My students hate Latin. It’s a dead language, it has nothing to do with their lives, it takes too long to look up unfamiliar words in the dictionary, all of the sentences are in the wrong order. As far as they can tell, Caesar bored the Gauls into submission, Vergil was right to ask that the Aeneid be burned upon his death, and Cicero has received the nickname the Roman Aeolus on account of the fact that he possesses such an ample store of wind. They like Catullus at any rate, and react to his poems with that peculiarly condensed form of internet speak which effortlessly conveys entire paragraphs of thought in one adjective, ‘relatable’. (Or sometimes, though now less frequently, ‘saaame.’ Yes, the vowel must be lengthened.)
Why are these students in Latin then? For the most part, they aren’t. Approximately 2,700 students attend my school, of which about 100 are enrolled in one of the Latin courses in any given year. Of those, I have never had more than 20 enrolled in my Latin III & IV courses (that is, 20 students between those two courses combined) because students in Texas are only required to take two years of any given language. Of the students who go through all four years, typically only one or two are there for Latin; the rest simply like me as a teacher. (Lest this seem prepossessing, I note that this is what the students have told me explicitly.)

### WHAT IS ASKED
[1] In the essay on teaching Latin, why have no more than 20 students ever been enrolled in the Latin III and IV courses combined?
[2] Write the next part of the essay on teaching Latin, starting after its last sentence.

### RECORD LIST
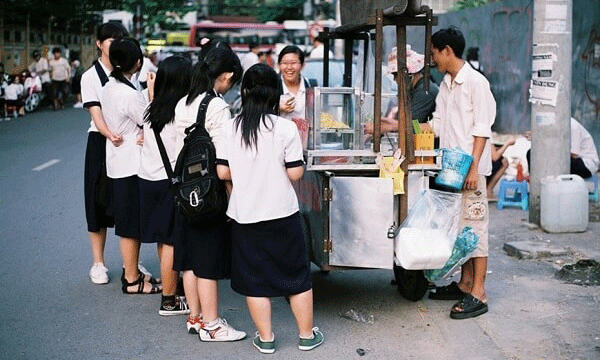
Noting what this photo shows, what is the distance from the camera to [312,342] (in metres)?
5.49

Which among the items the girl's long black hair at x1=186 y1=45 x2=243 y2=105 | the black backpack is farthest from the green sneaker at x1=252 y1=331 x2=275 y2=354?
the girl's long black hair at x1=186 y1=45 x2=243 y2=105

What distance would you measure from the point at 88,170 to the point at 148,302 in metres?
1.14

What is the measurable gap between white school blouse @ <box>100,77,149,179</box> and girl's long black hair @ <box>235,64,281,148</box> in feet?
4.88

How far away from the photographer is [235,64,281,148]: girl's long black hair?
205 inches

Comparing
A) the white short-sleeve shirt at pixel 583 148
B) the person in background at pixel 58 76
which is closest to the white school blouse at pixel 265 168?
the white short-sleeve shirt at pixel 583 148

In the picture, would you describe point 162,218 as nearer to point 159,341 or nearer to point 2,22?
point 159,341

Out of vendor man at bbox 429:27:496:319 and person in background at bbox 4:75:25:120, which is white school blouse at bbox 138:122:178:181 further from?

### RESPONSES FOR EACH TASK
[1] Students in Texas are only required to take two years of any given language.

[2]
I often tell them that I would prefer that they love Latin while hating me as an odious tyrant, whose grim oppression they endured in the pursuit of their favorite subject. Though I may be charged with insincerity on this score, I nevertheless cannot help but feel like a failure as an educator when I realize that I have not transmitted my enthusiasm to my young charges. I have heard Reginald Foster remark on numerous occasions that this is the central failure of modern Latin pedagogy: a failure to instill a sense of Latin’s beauty, power, and interest. Typically he adds that a music class would be unsuccessful if the students walked away disliking Mozart. Rhetorically, this is appealing, yet I think that it unfairly compares something (music) which has a certain universal and almost primal appeal to something else (Latin), learning which requires a previously-developed interest to undertake, and – once undertaken – a substantial amount of labor to appreciate in any meaningful way.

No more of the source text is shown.